After the lake, I headed home to grab my dog and met The Ex back at his house to help out with some painting. We stayed up until nearly 1 a.m. laughing and working side-by-side, listening to some chill indie rock and feeling a bit too much like family. I'm pretty sure I cried almost the entire way home.
At this point, I had come to terms with the fact that I still loved The Ex and never really stopped loving him, even with all the things about him that drive me bonkers. Given a few of the signs I thought I had picked up on over those last couple of weeks, I would have bet my dog he felt the same way. Then, he started talking about sleeping with me.
A few days after the lake, I asked The Ex to come with me to the opening night of the Charlotte Film Festival. He went to film school, and I knew he would enjoy mingling with other people in the industry before the screening. While waiting to get into the theatre, The Ex again brought up the idea of us sleeping together.
"Why are you doing this?" I asked him, to which he replied in some kind of bizarre, cryptic man-speak that he was just joking. He knew I would be an emotional mess if we did. I agreed. He said it would be easy for him because he's good at separating emotions and logic, and added that he has had lots of no-strings-attached shenanigans with many ex-girlfriends in the past, who apparently could handle it.
I wasn't buying it.
Neither was one of my girlfriends, who, after seven months of dating her most recent boyfriend, had found herself back beneath the sheets. She soon discovered, however, that these momentary lapses in judgment meant very different things to the two of them. Being one of the strongest women I know, she immediately told him this behavior had to stop. She was endlessly hoping they would get back together. He, on the other hand, just viewed it as something casual - something fun that he had done with many of his ex-girlfriends. Despite his inclination to believe otherwise, I'm sure these women - much like my friend and me - were anything but OK with this.
As women, we often find ourselves misinterpreting friendliness as something more, losing ourselves in daydreams of reconciliation while he misinterprets the meaning of friendship as a free trip around the block. To us, it's hurtful. It's appalling. It makes us wonder how we could have been so stupid. But ultimately, men and women are just coming from two very different places - sometimes planets - when they attempt to navigate the waters of post-breakup friendship. And it often leads to a pretty murky definition of the word.
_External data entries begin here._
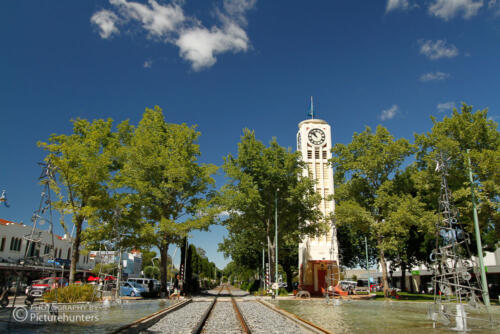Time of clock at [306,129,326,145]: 10:51
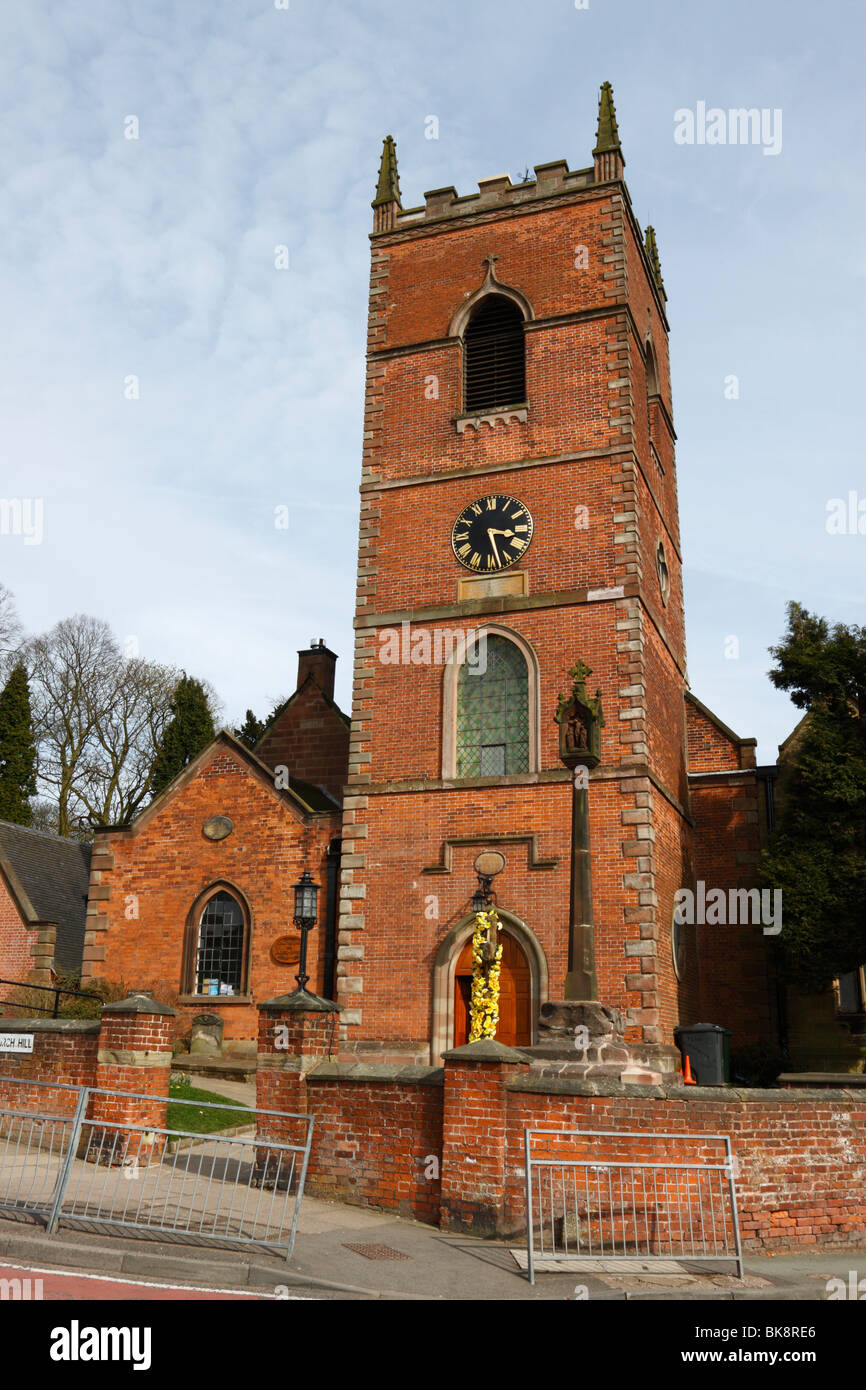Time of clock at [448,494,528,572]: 3:27
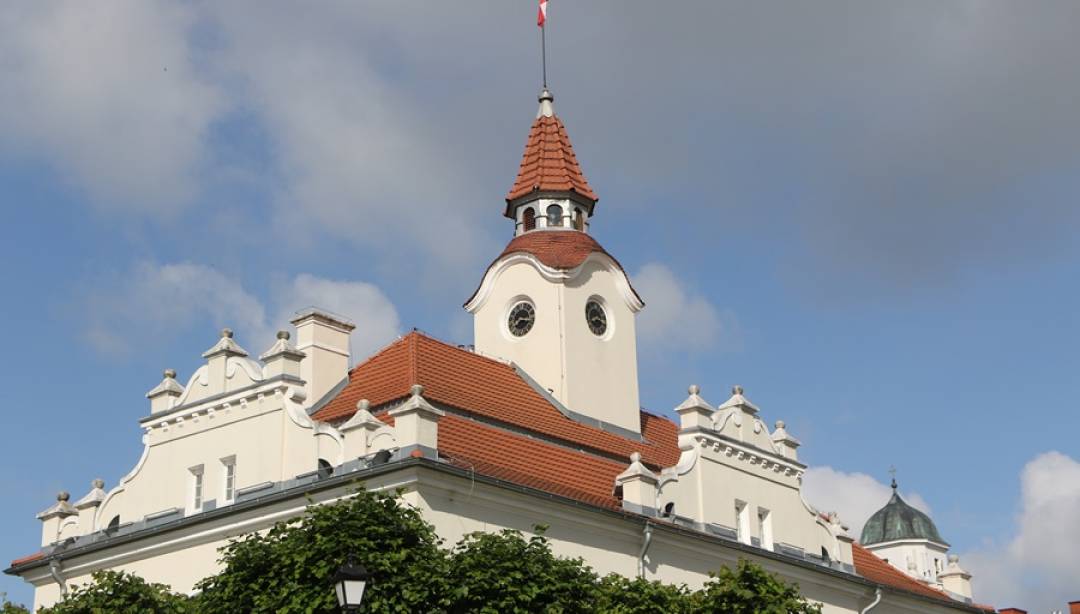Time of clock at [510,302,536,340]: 7:16
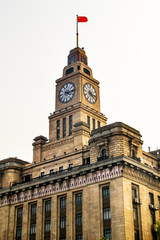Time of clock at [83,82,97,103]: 4:16
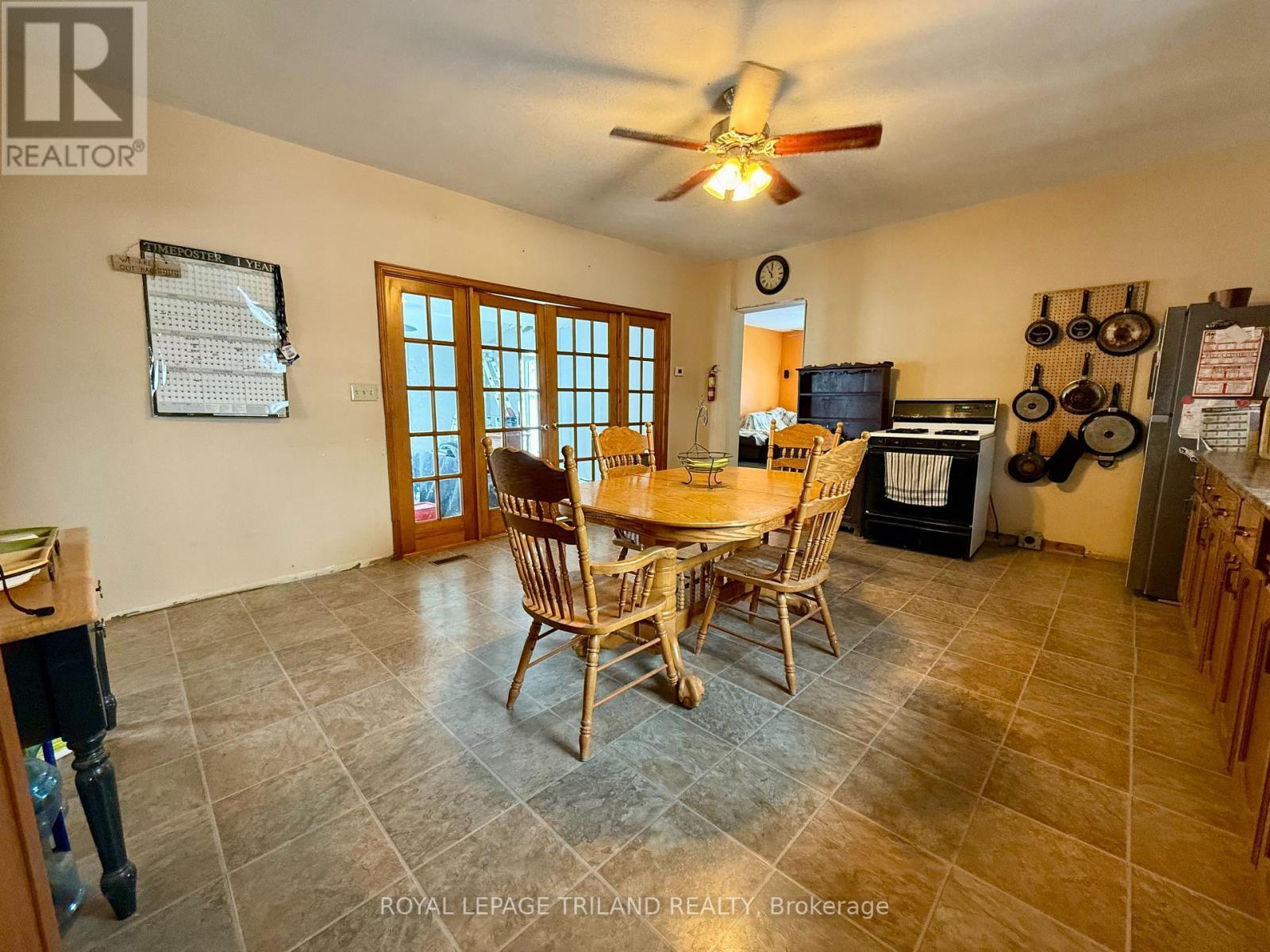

Which leads me to believe that it really is impossible to truly be friends with your ex. Unless you were friends years before you crossed the line - as is the case with the only ex I am still friends with - I feel pretty confident that it just can't be done. We're not talking about reconnecting with your hopscotch buddy from second grade, here. You know this person because you dated. You temporarily merged your lives. You have seen this person naked. Which is why The Ex and I - like so many exes before us - just cannot be friends.